No. I’d heard this theory before, but had never gotten it straight

… or maybe it was just that Tomlinson’s shaky memory recalled it differently each time. I said, “The stuff you’re smoking, it affects you so quickly, is it laced with something? They soak it in some kind of chemical?”

“No-o-o-o, man. Just really good shit, that’s all.”

“It has that odor. Kind of sickening sweet.”

“Yep. God aw’mighty how I love the smell of cannabis in the morning.
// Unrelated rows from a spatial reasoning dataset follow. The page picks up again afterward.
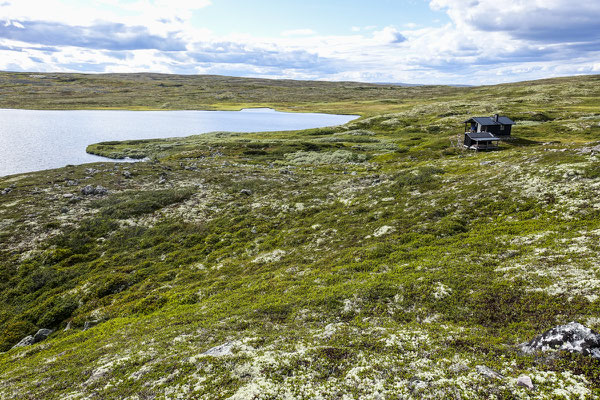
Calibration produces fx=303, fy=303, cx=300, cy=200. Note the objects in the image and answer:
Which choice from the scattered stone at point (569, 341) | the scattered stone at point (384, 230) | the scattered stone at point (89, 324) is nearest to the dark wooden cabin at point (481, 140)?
the scattered stone at point (384, 230)

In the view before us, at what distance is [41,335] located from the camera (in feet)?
72.0

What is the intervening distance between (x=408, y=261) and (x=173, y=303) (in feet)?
58.8

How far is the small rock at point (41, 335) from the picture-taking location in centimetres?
2170

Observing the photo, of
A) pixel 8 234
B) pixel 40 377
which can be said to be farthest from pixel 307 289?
pixel 8 234

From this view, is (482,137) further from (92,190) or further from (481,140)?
(92,190)

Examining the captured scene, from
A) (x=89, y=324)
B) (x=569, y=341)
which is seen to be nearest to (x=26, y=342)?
(x=89, y=324)

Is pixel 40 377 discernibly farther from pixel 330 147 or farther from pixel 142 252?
pixel 330 147

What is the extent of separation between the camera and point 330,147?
97.1 meters

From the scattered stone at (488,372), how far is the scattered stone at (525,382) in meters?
0.55

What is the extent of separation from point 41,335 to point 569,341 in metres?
30.9

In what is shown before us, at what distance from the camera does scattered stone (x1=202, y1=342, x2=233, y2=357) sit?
562 inches

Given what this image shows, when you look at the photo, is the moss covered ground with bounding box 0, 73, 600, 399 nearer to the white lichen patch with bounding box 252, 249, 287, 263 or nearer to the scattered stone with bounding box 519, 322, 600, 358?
the white lichen patch with bounding box 252, 249, 287, 263

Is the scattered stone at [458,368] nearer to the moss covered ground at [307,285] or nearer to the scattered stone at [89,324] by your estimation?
the moss covered ground at [307,285]

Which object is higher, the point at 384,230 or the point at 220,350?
the point at 384,230
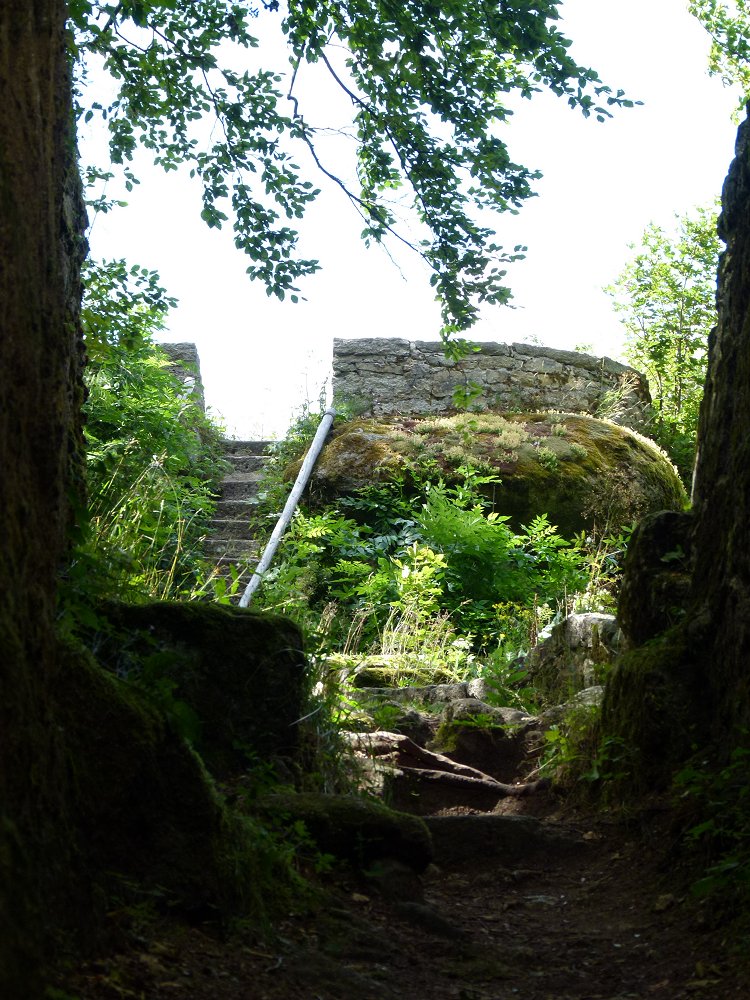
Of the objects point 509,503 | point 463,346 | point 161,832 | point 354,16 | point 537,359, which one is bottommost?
point 161,832

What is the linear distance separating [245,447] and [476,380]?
9.79 feet

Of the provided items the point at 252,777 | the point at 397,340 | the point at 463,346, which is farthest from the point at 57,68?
the point at 397,340

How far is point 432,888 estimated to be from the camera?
411cm

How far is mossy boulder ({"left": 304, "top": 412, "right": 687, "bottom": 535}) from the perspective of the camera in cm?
1064

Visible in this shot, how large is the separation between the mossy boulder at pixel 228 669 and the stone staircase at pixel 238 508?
13.9 feet

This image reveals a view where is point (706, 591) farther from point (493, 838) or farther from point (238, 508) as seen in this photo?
point (238, 508)

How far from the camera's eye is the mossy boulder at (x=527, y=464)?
10641mm

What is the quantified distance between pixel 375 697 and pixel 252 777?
10.00 ft

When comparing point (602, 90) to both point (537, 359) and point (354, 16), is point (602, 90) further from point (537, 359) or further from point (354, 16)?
point (537, 359)

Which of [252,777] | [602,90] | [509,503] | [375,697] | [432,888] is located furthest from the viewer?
[509,503]

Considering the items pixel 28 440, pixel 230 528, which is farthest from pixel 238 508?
pixel 28 440

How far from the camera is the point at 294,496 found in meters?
10.0

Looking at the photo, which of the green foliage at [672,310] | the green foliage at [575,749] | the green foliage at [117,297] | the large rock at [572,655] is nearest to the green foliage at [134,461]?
the green foliage at [117,297]

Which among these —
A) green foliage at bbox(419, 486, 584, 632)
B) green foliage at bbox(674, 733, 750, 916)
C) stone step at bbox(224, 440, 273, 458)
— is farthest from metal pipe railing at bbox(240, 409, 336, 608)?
green foliage at bbox(674, 733, 750, 916)
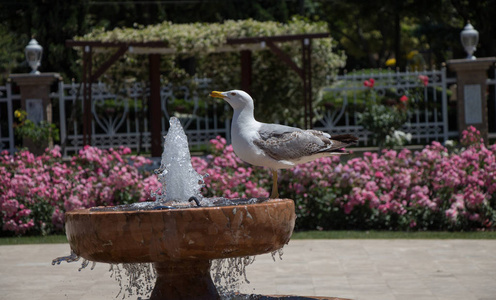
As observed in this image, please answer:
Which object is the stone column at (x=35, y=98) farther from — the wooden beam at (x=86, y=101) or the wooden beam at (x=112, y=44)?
the wooden beam at (x=112, y=44)

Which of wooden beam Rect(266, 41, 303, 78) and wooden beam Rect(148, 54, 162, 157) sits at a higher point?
wooden beam Rect(266, 41, 303, 78)

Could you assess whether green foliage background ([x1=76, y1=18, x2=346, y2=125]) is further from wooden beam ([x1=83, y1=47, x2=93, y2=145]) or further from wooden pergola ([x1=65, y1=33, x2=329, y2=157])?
wooden beam ([x1=83, y1=47, x2=93, y2=145])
This is a little bit of White Russian that some compadres of mine grow. I won’t tell you where. All those buddies you got in the DEA, you might find it too tempting. No offense, Doc, your sense of righteousness is one of your best qualities, but it’s also among your worst. And like I said, this is completely natural. Same with chili peppers.”

This was too much. I said, “Don’t even try to make a comparison.”

“If I’m lyin’ I’m dyin’, man. The alkaloid that peppers contain-capsicum, the stuff that burns, I mean-it causes the brain to secrete endorphins. Same thing. People say they’re bad for ulcers? Bullshit. That’s an old wives’ tale. Plus a chili’s got more vitamin C than a whole grapefruit. They make you feel GOOD, man. That’s why the more you eat, the more you want. Why else would the indigenous peoples keep eating them, even though-and let’s face it-the little bastards make our assholes hurt.”

I said, “Are you going to be too stoned to play ball?”